En outre, les règles du commerce international ont évolué depuis les années 60 : elles touchent désormais non seulement les marchandises mais aussi dorénavant les services, les investissements, la propriété intellectuelle, les marchés publics... Aussi le droit communautaire apparaît-il aujourd'hui en retrait par rapport à ces évolutions.

Le traité de Nice a étendu la majorité qualifiée pour les accords relatifs aux services ainsi qu'aux aspects commerciaux de la propriété intellectuelle (art. 133 § 5), mais il l'a exclue à la demande de la France pour deux séries importantes d'accords :

- ceux qui comprennent des dispositions soumises en droit communautaire à la règle de l'unanimité ou qui portent sur des domaines dans lesquels la Communauté n'a pas encore exercé les compétences qui lui sont reconnues.

- ceux qui impliqueraient une harmonisation législative dans les domaines de la culture, l'éducation, la santé ; en effet, notre pays a obtenu que ces matières relèvent de manière explicite d'une compétence partagée entre les Etats membres et la Communauté : elles requièrent dès lors le commun accord des Etats membres -unanimité et ratification nationale (art. 133 § b).

2. Une extension limitée de la procédure de codécision

Le vote à la majorité qualifiée au Conseil est souvent associé à la procédure de codécision avec le Parlement. Ce n'est pas toujours le cas : la politique agricole et la politique commerciale relèvent de la majorité qualifiée mais non de la codécision.

Certaines voix s'étaient fait entendre pour lier ces deux procédures. Elles n'ont pas été entendues. Le traité n'a pas étendu la codécision aux dispositions qui relèvent aujourd'hui seulement du vote à la majorité qualifiée ; il l'a appliquée à sept séries de dispositions qu'il a fait passer de l'unanimité à la majorité qualifiée : mesures d'encouragement pour combattre les discriminations (art. 13), coopération judiciaire civile (art. 65), mesures spécifiques d'appui dans le domaine industriel (art. 157), actions en matière de cohésion économique et sociale en dehors du fonds à finalité structurelle (art. 159), statut des partis politiques européens (art. 191) ; et, d'une manière différée et partielle selon le schéma retenu pour le passage à la majorité qualifiée, les mesures relatives aux visas, à l'asile et à l'immigration (art. 62 et 63).

La procédure de codécision ne représente pas toujours un gage d'efficacité.

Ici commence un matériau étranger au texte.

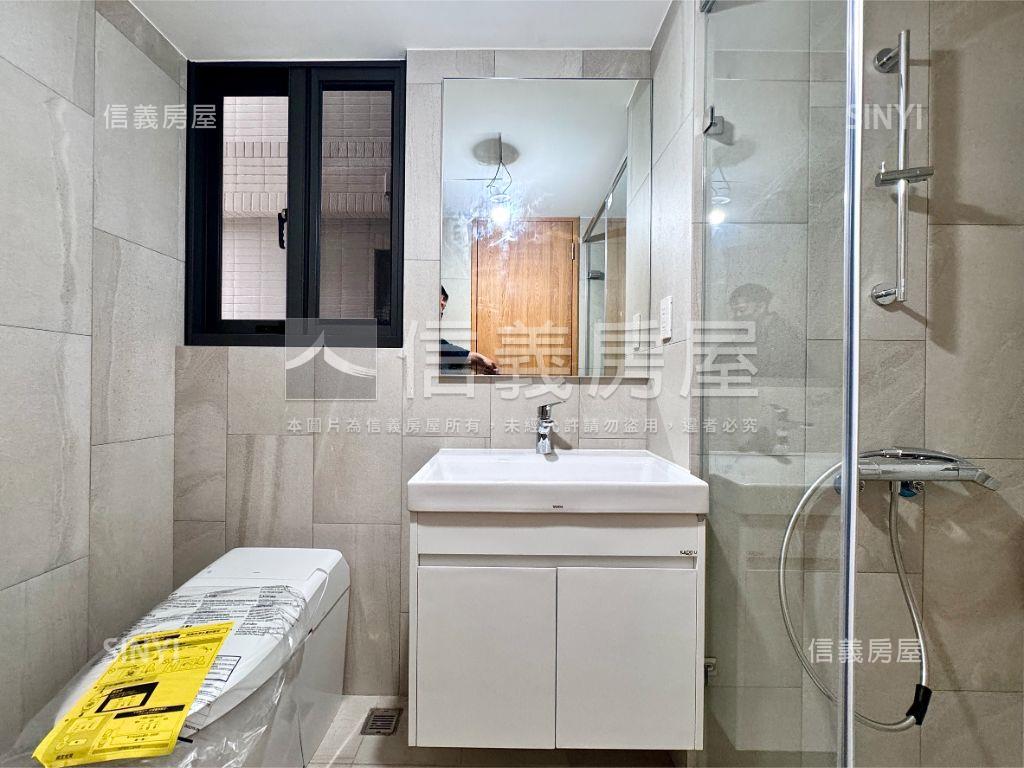 三發首席大院兩房平車房屋室內格局與周邊環境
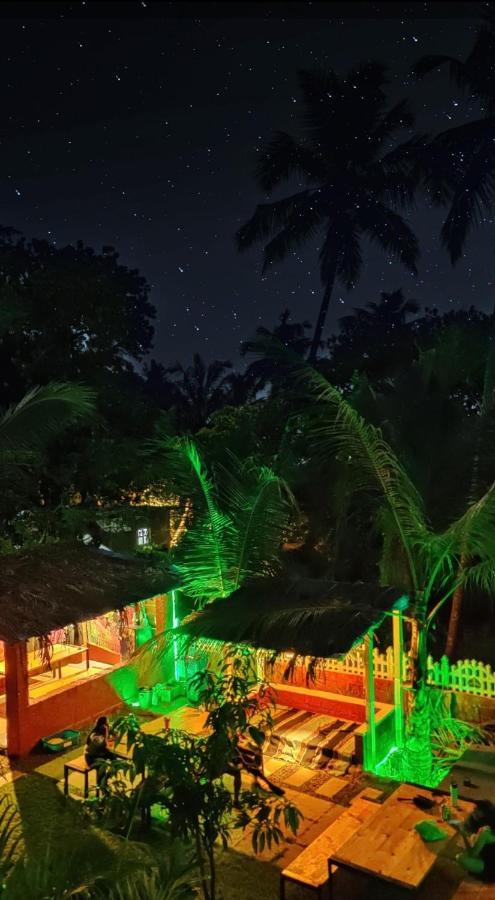 Green Nest Hostel, Baga- North Goa อาร์โปรา ภายนอก รูปภาพ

Il semblait donc opportun de maintenir les trois autres modes d'association du Parlement européen au processus de décision : la procédure de consultation, la procédure d'avis conforme, la procédure de coopération.

* 2 Action nécessaire pour réaliser, dans le cadre du marché intérieur, l'un des objets de la Communauté, sans que le traité ait prévu explicitement à cette fin les pouvoirs d'actions nécessaires.